§ Description of the task:
Rewrite every line of the records below as one numbered list, skipping blank lines. Leave out the lines that stand for pictures.

☆ ☆ ☆ ☆ ☆

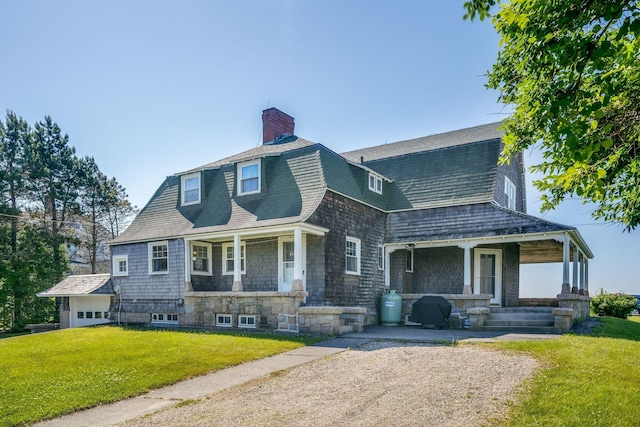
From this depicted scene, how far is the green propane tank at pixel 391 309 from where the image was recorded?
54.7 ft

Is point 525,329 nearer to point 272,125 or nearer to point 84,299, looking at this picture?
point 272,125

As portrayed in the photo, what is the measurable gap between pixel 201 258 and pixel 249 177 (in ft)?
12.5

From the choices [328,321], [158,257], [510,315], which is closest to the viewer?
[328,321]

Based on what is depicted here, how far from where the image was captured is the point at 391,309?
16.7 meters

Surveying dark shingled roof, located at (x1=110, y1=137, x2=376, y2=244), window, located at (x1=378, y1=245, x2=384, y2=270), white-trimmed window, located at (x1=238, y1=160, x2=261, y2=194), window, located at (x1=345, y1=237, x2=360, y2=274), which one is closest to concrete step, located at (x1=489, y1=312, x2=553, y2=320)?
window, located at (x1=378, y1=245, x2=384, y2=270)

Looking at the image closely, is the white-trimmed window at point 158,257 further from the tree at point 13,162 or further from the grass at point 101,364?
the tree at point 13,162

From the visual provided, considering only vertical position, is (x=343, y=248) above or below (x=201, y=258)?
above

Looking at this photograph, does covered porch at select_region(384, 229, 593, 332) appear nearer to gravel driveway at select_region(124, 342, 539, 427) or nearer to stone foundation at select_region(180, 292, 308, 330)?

☆ ☆ ☆ ☆ ☆

§ Reply to the task:
1. From this depicted scene, how far is the green propane tank at pixel 391 309 from where the image was recorded?
2. 54.7 ft
3. Is point 525,329 nearer to point 272,125 or nearer to point 84,299, looking at this picture?
4. point 272,125
5. As portrayed in the photo, what is the measurable gap between pixel 201 258 and pixel 249 177 (in ft)?
6. 12.5
7. From the choices [328,321], [158,257], [510,315], which is closest to the viewer?
8. [328,321]
9. Based on what is depicted here, how far from where the image was captured is the point at 391,309?
10. 16.7 meters
11. Surveying dark shingled roof, located at (x1=110, y1=137, x2=376, y2=244), window, located at (x1=378, y1=245, x2=384, y2=270), white-trimmed window, located at (x1=238, y1=160, x2=261, y2=194), window, located at (x1=345, y1=237, x2=360, y2=274), which one is closest to concrete step, located at (x1=489, y1=312, x2=553, y2=320)?
12. window, located at (x1=378, y1=245, x2=384, y2=270)
13. Looking at the image closely, is the white-trimmed window at point 158,257 further from the tree at point 13,162 or further from the grass at point 101,364?
14. the tree at point 13,162
15. From the visual provided, considering only vertical position, is (x=343, y=248) above or below (x=201, y=258)?
16. above
17. Looking at this photograph, does covered porch at select_region(384, 229, 593, 332) appear nearer to gravel driveway at select_region(124, 342, 539, 427) or nearer to stone foundation at select_region(180, 292, 308, 330)?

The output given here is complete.